• **Raw data**

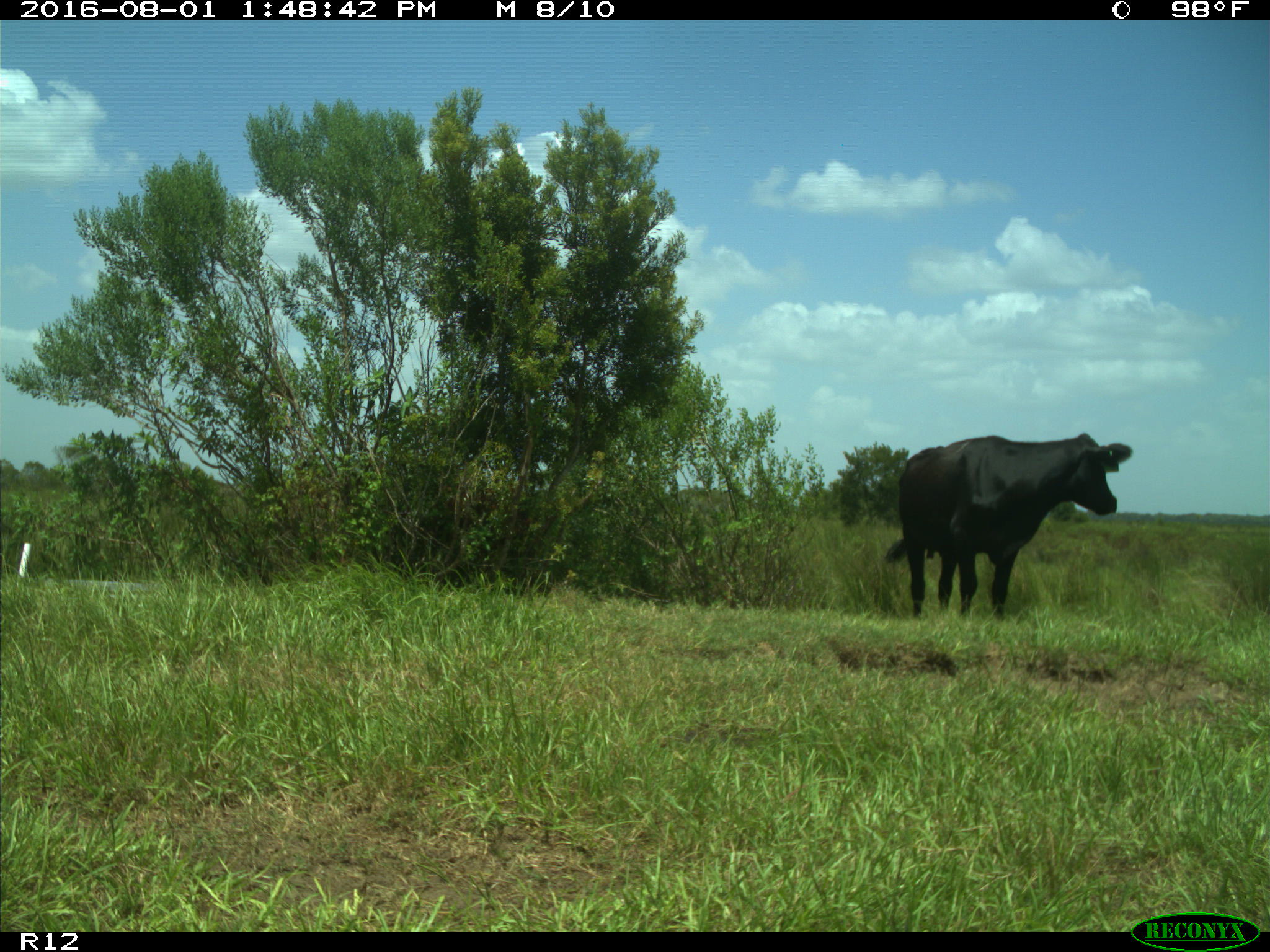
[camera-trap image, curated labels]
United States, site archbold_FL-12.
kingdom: Animalia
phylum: Chordata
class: Mammalia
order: Artiodactyla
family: Bovidae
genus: Bos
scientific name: Bos taurus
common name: domestic cow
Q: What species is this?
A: Bos taurus (domestic cow).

• **Exercise**
All of the records should be output exactly as they stand, with pictures omitted.

• **Output**
[camera-trap image, curated labels]
United States, site archbold_FL-12.
kingdom: Animalia
phylum: Chordata
class: Mammalia
order: Artiodactyla
family: Bovidae
genus: Bos
scientific name: Bos taurus
common name: domestic cow
Q: What species is this?
A: Bos taurus (domestic cow).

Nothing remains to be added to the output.